ABU DHABI: The recent move by the Abu Dhabi National Oil Company to give up its crude storage lease in South Korea and instead sign a deal with India signals a strategic step by the UAE producer to establish ground presence in one of Asia’s fastest-growing oil demand centers, as competition to grab a piece of that market intensifies. The deal by New Delhi and the UAE covering storage of nearly 6 million barrels of crude in India’s underground storage will not only help the Middle Eastern company expand its sales in the South Asian nation, but also give Indian refiners quick access to cargoes which could potentially lower their costs, analysts said. “I think ADNOC realizes that OECD-Asia is no longer the oil demand hub in the region. As a result, they are shifting their marketing strategy, especially towards India, where they can sell their middle distillate-rich crudes, such as Murban.

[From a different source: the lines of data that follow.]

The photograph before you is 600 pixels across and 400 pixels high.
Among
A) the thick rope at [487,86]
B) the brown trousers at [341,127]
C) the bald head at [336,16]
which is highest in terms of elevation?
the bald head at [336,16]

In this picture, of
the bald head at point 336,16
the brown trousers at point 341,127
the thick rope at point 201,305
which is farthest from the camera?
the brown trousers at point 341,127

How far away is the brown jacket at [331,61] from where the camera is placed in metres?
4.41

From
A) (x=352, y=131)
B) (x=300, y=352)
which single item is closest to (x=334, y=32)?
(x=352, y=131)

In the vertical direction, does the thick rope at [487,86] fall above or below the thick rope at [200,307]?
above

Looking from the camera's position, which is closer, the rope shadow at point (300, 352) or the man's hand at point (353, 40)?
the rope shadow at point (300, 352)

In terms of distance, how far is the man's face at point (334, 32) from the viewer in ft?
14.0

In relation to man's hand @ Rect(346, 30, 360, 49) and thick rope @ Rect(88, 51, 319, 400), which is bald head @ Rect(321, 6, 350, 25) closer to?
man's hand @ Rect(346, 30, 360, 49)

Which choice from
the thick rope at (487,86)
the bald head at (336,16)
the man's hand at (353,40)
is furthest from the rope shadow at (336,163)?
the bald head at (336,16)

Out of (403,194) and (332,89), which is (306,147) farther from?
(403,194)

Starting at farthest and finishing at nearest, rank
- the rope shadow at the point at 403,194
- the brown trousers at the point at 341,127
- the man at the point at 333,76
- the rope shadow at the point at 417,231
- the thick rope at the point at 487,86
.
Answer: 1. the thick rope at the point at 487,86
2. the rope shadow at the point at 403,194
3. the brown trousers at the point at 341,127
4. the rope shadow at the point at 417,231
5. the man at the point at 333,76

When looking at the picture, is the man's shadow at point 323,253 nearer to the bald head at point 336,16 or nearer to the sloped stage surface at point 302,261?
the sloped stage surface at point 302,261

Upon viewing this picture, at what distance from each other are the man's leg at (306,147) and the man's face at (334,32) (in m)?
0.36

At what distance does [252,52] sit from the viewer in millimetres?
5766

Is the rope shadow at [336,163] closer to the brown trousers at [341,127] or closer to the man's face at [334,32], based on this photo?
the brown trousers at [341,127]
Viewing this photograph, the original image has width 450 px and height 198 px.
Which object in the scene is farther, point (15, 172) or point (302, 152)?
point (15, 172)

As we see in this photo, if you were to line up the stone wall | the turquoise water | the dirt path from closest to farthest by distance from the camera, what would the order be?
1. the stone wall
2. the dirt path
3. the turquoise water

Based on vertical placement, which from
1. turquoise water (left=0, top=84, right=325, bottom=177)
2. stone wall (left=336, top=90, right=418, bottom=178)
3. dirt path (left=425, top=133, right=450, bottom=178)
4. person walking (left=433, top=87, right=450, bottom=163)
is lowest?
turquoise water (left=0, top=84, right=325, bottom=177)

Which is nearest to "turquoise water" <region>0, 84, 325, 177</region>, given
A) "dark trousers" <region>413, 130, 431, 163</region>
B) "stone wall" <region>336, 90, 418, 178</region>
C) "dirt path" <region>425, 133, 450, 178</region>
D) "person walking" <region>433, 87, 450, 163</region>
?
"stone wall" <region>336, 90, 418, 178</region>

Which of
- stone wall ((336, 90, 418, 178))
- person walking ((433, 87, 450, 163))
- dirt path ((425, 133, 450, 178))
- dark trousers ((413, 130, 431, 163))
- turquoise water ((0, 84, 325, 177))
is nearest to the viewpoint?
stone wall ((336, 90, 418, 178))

Their storage capacity is also linked to these market tactics,” said Ehsan Ul-Haq, principal consultant at KBC Advanced Technologies.
ADNOC’s Murban crude, which has a gravity of 39.6 API and a sulfur content of 0.79%, is coveted for its high yield of light distillates such as naphtha and jet fuel/kerosene. The other ADNOC crude grades are Upper Zakum and Das Blend. “The biggest advantage for Indian refiners is that if there is a quick need for cargoes by refiners, they can take it from part of the reserves earmarked for commercial purposes. And since ADNOC crude would be readily available within the country, it would work out to be an economical proposition, compared to what it would cost if they have to ship in those cargoes,” said a senior energy adviser with a leading oil firm. India’s Cabinet in early March approved ties between Indian Strategic Petroleum Reserve Ltd. and ADNOC, under which ADNOC will store 5.86 million barrels of crude oil at underground facilities in Karnataka state. That facility can hold a total of 11 million barrels of oil.

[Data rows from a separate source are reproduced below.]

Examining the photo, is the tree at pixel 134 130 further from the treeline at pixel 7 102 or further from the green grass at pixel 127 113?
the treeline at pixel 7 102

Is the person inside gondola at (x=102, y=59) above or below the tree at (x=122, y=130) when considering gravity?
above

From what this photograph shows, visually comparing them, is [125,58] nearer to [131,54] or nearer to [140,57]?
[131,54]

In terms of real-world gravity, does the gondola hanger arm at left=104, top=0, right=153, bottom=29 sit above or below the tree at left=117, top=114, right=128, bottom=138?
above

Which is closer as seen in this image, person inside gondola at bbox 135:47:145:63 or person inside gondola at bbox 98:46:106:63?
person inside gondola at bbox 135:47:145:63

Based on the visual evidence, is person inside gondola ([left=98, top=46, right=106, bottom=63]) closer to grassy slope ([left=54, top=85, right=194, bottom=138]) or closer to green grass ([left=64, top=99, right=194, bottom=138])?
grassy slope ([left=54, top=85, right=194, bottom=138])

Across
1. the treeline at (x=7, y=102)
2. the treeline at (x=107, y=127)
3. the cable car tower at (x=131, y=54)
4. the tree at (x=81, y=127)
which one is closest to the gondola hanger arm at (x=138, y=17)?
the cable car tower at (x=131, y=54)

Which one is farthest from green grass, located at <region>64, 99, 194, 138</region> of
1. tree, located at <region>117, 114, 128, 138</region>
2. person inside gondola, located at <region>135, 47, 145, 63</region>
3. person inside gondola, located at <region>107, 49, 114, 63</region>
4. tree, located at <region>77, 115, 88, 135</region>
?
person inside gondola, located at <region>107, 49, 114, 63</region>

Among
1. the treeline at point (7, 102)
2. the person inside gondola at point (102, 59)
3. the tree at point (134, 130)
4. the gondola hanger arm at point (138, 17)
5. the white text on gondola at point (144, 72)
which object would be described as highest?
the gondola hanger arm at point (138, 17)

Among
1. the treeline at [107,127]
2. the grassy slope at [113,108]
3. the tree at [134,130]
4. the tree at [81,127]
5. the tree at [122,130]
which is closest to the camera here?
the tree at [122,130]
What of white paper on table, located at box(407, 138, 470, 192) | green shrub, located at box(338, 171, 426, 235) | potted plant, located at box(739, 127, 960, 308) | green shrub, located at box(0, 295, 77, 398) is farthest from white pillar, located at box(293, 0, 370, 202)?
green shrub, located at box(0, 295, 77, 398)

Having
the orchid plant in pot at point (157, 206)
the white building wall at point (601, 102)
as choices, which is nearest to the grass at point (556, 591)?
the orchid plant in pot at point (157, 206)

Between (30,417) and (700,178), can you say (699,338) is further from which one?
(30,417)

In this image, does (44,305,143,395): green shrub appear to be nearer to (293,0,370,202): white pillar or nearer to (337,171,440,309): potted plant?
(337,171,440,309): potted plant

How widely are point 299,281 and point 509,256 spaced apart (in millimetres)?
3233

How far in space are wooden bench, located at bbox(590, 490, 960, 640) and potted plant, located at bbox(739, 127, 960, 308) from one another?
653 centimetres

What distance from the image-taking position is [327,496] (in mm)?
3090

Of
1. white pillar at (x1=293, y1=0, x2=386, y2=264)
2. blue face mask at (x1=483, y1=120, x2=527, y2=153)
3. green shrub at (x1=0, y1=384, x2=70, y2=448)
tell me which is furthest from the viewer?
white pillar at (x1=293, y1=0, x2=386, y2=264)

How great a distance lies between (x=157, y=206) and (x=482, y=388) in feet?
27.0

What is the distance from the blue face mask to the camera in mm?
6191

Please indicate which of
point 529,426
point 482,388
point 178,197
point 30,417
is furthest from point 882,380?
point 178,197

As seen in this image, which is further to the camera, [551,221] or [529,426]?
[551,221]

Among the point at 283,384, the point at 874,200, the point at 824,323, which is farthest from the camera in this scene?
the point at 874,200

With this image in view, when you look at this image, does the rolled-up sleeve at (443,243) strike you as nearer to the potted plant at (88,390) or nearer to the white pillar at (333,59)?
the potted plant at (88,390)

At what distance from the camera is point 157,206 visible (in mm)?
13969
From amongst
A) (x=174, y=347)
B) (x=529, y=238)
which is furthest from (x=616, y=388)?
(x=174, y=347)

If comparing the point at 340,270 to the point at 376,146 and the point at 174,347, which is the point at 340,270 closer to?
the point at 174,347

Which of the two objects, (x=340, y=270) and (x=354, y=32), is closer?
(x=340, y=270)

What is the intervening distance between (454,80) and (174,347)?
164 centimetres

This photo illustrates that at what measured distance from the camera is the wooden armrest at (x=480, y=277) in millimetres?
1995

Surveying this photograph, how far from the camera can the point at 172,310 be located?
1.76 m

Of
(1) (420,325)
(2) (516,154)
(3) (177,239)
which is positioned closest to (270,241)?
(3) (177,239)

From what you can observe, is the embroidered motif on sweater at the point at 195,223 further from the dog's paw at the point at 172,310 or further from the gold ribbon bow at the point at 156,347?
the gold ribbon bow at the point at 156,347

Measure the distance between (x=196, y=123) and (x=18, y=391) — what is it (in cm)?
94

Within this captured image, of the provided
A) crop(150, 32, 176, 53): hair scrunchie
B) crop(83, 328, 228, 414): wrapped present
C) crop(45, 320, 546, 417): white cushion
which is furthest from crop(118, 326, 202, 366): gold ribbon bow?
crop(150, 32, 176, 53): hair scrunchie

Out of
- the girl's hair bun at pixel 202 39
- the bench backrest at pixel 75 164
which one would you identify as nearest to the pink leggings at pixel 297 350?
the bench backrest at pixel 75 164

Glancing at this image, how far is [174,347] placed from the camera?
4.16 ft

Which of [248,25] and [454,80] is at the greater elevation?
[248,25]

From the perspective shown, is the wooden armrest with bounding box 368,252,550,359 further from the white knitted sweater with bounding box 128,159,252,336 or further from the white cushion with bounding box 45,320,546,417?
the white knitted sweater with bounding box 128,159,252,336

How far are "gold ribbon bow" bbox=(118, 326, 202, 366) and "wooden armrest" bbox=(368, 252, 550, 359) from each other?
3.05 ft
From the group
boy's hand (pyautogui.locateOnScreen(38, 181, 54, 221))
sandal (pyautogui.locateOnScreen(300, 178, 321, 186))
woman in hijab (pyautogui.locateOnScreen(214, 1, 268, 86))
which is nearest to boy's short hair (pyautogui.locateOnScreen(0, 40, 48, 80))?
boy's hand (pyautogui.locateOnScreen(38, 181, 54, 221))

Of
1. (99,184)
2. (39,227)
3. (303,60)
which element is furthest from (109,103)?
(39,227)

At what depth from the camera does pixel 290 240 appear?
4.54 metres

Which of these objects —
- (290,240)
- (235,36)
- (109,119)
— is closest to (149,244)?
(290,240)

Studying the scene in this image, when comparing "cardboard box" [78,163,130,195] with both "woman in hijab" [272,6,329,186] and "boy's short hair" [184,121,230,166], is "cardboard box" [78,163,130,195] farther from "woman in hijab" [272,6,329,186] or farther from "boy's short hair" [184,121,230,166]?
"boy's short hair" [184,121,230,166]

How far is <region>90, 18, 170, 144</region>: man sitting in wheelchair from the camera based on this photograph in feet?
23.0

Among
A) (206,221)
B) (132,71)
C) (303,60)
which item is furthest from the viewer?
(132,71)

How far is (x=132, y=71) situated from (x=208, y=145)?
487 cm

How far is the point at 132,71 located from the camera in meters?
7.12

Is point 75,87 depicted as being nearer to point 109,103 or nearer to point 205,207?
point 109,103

Out of the crude stored, a part would be used for commercial purposes by ADNOC, while a major part would be purely for strategic purposes, according to Indian government officials. “Firstly, this is a win-win deal. ADNOC through this deal has cemented its position, to some extent, in the Indian downstream segment, which is at a big take-off stage. It has set its footprints in the Indian sub-continent now through this deal,” said Sri Paravaikkarasu, Head of Oil, East of Suez, at Facts Global Energy. ISPRL has set up around 39 million barrels of strategic crude oil storage at three locations — Padur and Mangalore on the west coast and Visakhapatnam on the east coast.
The UAE was the fifth-largest supplier of crude oil to India, sending 15.7 million mt (around 315,000 b/d) of crude to the country in the fiscal year 2015-16 (April-March), according to official data. India imports nearly 80% of its crude oil needs, out of which about 8% is supplied by the UAE. In 2016, Indian crude imports rose 9.6% year on year to 215.43 million mt, provisional data from the country’s Petroleum Planning and Analysis Cell showed. ADNOC’s decision to sign a storage deal in India came just as the Middle East company ended its contract with Korea National Oil Corp. for storing oil at the Yeosu facility in the country’s southwest coast. ADNOC and KNOC signed a joint storage deal in 2013 under which the former stored 6 million barrels of crude oil at Yeosu. South Korea had first right over the oil in the event of a supply emergency. South Korea’s joint storage agreement was part of a package deal with the UAE under which KNOC was to get stakes in upstream projects in Abu Dhabi.